Table 3-2 Normal Take-off - Procedure and Crew Coordination
For a pilot seat flown take-off move left hand from the steering tiller to the control yoke:
  • Announce "My wheel"
For a pilot seat flown take-off release the control yoke:
  • Reply "Your wheel"
For a co-pilot seat flown take-off retain right hand on the control yoke:
  • Announce "I have control" 
For a co-pilot seat flown take-off release the control yoke:
  • Reply "You have control"
Advance the power levers toward the take-off power setting. If the take-off warning horn sounds, abort the take-off.  At 50% torque confirm Auto Feather ARM illuminated and roll spoilers are showing retracted on PFCS indicator. If above have occurred tap PF's hand from below and set Take-off Power. If above has not occurred call "Abort."
When the PNF taps the PF's hand from below, the PF should release the power levers but keep a hand resting lightly on top of them in case it is necessary to abort the take-off.  Set and maintain Take-off Power. To the extent possible monitor the engine instruments and caution indications.
At the V1 call confirm the appropriate speed on the PF's airspeed indicator. If speed is appropriate place both hands on the control yoke to indicate understanding that V1 has been achieved. Rotate the aircraft at a rate of about 2o per second until the pitch attitude approximately matches the Flight Director command cue. Achieve a speed of V2 to (if all engines are operating normally) V2 + 10 KIAS.  Approaching V1 make a final check of caution and engine indications. If all indications remain satisfactory, at the V1/Vr speed;
  • - Call "V1".
  After lift-off confirm that the aircraft is climbing as indicated by the altimeter, the VSI and, if possible, visually. If the aircraft is in fact climbing:
  • Call "Positive Rate."
At the "Positive Rate" call, confirm a climb on the VSI and visually (if possible). If climbing:
  • Call "Gear Up" and give the visual signal to retract the landing gear.
Select the landing gear up. Monitor gear retraction. If gear retraction is normal say nothing. If there is a malfunction call "Unsafe Gear".
If the PNF advises that a landing gear malfunction has occurred do not exceed ___ KIAS. Retract flaps on schedule, climb to at least 1000 ft AGL and refer to the appropriate abnormal procedure check.  
Climb at a speed of at least V2 + 10 KIAS (if all engines are operating normally). At a safe altitude that is at least 400 ft above the departure runway accelerate to Vfri then:
  • Call "Flaps Up", and give the visual signal to retract the flaps.

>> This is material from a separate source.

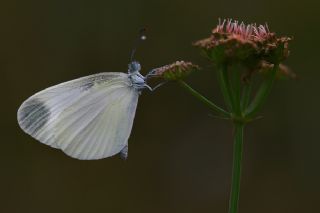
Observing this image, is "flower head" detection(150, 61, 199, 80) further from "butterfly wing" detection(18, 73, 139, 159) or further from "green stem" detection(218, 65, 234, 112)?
"butterfly wing" detection(18, 73, 139, 159)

Confirm that the aircraft speed is at least Vfri then select the flaps up, select IAS as the vertical mode of the Flight Director:
  • Call "IAS Selected".
Adjust the IAS using TCS or call for the PNF to set a particular speed using the thumb wheel. Do not exceed ____ KIAS until the Gear Up, Flaps Up call. When flaps have fully retracted re-confirm that the gear is up:
  • Call "Gear Up, Flaps Up".
When the PNF calls "Gear Up, Flaps Up", if Take-off Power is no longer required:
  • Call "Set Climb Power" and give the visual signal to reduce to climb power.

(If other than standard power is required at this point call for the specific power required, ie. "Set Max Continuous Power.")

Select the bleeds to ON and MAX. Then reduce to climb power or as directed and select the synchrophase on.
Climb to at least 2000 ft above the aerodrome elevation or to the cruise altitude (whichever is lower); or circuit/cleared altitude (during training):
  • Call "After Take-off Check", or the "Downwind Check" if applicable.
Carry out either the "After Take-off Check" as detailed in the next section or the "Downwind Check" as detailed in Normal Flight Procedures - Arrival chapter.